Хотелось заорать, ударить кулаком по стене, высадить окно, чтобы порезаться, чтобы больно стало мне, а не дочери, или хотя бы моя боль из внутренней стала внешней. Помимо того терзало желание проснуться, открыть глаза, и чтобы Юля рядом, и Сашка тоже, и все хорошо.
Не знаю как – внутри негромко хрустнуло – я сумел взять себя в руки.
– Сдохну, но найду деньги, – сказал я.
– Ограбишь банк? – спросила Юля, и я ощутил волну горячей благодарности к ней: самой наверняка реветь хочется, но она сдерживается, да еще и пытается шутить.
– Если надо, то ограблю пять банков, – пообещал я. – Люблю вас.
Мы договорились встретиться через час дома, и я вернулся в зал, где продолжалось гульбище. Шлепнулся на стул, и потянулся к коньячной рюмке, но быстро отдернул руку – не время пить. Надо оглядеться и подумать – вдруг кто из родственников даст взаймы, а я потом отдам, отработаю, да сам в рабство продамся ради Сашки!
Братца отметаем, он хоть и не беден, но жлоб… кто еще?
Родичей у меня раз-два и обчелся, отец умер, когда мне самому было три, и с его стороны я никого не знаю, так что остается мамина сестра, и ее дети, все люди прекрасные, но не богаче меня, мда…
И тут на стул рядом со мной опустился Иван.
Нас познакомили в начале праздника, и он сказал, что мы виделись с ним много лет назад. Еще он сообщил, что приходится мне родственником, то ли мой двоюродный дядя, то ли мамин. Вот только я не мог вспомнить, чтобы она о нем говорила, и лицо его показалось незнакомым.

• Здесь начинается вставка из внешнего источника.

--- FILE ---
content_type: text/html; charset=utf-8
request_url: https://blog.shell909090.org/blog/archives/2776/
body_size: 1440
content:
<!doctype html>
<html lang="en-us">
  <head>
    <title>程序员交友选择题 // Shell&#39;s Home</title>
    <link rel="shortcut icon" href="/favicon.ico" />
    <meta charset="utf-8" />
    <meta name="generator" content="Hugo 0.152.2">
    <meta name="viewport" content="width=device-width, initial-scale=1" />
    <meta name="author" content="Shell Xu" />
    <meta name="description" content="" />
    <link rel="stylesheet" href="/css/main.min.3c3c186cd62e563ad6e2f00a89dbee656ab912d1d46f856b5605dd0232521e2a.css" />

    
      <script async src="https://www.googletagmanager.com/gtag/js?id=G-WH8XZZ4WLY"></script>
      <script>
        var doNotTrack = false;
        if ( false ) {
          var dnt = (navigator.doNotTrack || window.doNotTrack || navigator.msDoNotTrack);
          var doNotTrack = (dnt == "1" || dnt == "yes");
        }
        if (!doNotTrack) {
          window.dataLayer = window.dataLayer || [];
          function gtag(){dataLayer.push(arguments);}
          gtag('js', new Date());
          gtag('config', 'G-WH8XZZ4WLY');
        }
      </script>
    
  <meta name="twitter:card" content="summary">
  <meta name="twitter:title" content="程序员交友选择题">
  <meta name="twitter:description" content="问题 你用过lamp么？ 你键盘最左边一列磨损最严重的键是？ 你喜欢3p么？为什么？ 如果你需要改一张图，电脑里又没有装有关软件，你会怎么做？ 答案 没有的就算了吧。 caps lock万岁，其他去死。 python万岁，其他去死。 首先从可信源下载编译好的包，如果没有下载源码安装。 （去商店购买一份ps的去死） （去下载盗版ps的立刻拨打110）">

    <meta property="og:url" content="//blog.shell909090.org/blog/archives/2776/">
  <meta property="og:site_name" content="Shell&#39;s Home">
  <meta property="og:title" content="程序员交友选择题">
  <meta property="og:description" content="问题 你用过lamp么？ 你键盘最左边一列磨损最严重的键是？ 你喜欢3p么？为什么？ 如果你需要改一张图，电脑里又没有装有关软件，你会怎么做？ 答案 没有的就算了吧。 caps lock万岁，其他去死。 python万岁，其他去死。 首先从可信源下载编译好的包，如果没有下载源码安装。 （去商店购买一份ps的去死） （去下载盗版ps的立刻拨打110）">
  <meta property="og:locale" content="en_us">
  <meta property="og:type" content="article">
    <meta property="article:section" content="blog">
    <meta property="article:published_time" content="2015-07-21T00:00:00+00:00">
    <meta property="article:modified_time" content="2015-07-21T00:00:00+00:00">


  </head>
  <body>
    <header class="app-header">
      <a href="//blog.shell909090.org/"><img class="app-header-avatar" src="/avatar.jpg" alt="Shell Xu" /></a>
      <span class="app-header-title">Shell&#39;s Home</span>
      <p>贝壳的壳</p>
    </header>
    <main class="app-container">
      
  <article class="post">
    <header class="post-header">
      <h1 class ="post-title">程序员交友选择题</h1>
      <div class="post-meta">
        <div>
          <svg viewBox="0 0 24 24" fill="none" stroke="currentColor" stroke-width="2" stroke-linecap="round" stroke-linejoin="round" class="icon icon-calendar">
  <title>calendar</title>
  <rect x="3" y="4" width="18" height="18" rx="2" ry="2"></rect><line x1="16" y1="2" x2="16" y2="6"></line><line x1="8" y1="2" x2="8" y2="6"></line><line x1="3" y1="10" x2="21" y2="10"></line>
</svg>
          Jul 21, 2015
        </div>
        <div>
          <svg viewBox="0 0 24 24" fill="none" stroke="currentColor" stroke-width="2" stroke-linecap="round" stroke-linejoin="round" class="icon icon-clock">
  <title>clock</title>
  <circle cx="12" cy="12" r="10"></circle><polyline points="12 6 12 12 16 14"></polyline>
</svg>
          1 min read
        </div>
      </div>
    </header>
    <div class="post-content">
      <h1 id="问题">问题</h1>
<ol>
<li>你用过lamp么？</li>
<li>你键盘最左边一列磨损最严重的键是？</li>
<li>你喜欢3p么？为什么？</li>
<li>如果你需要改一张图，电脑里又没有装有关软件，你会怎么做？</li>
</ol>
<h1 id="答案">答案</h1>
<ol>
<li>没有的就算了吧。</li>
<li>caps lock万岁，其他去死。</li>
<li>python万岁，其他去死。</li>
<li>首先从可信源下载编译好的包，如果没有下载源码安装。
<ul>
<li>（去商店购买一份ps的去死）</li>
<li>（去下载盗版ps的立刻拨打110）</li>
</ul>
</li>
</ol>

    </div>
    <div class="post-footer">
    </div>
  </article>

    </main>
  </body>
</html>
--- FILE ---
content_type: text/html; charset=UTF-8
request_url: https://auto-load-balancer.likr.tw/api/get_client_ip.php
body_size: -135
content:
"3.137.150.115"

Иван улыбнулся, огладил ежик седых волос, мелькнула татуировка на кисти – когтистые пальцы, три штуки, точно птичья лапа.
– Сложности? – поинтересовался он.
– Нет, – попытался соврать я, хотя лгать не умею и не люблю.
– Егор, я знаю, что тебе нужны деньги, – заговорил он, наклонившись ближе. – Серьезные. Не на баловство.
– А вы мне их дадите? – спросил я, закипая.
Да кто ты такой, пятый дядюшка на киселе, чтобы лезть в мою жизнь, и что тебе надо?
Я спрашивал у братца насчет Ивана, но тот знал не больше моего.
– Нет, я не Трамп, – смуглое, морщинистое лицо пересекла лишенная юмора усмешка, как бескровная рана. – Я могу подсказать, где достать деньги. Честно заработать.
– Ну вот, а я думал, вы дадите мне ключ от квартиры, где бабки лежат…
– Егор, – он взял меня за запястье, и я ощутил, сколько силы в его пожатии: а ведь он раза в два старше меня, ему около пятидесяти, – не стоит отвергать подарки судьбы.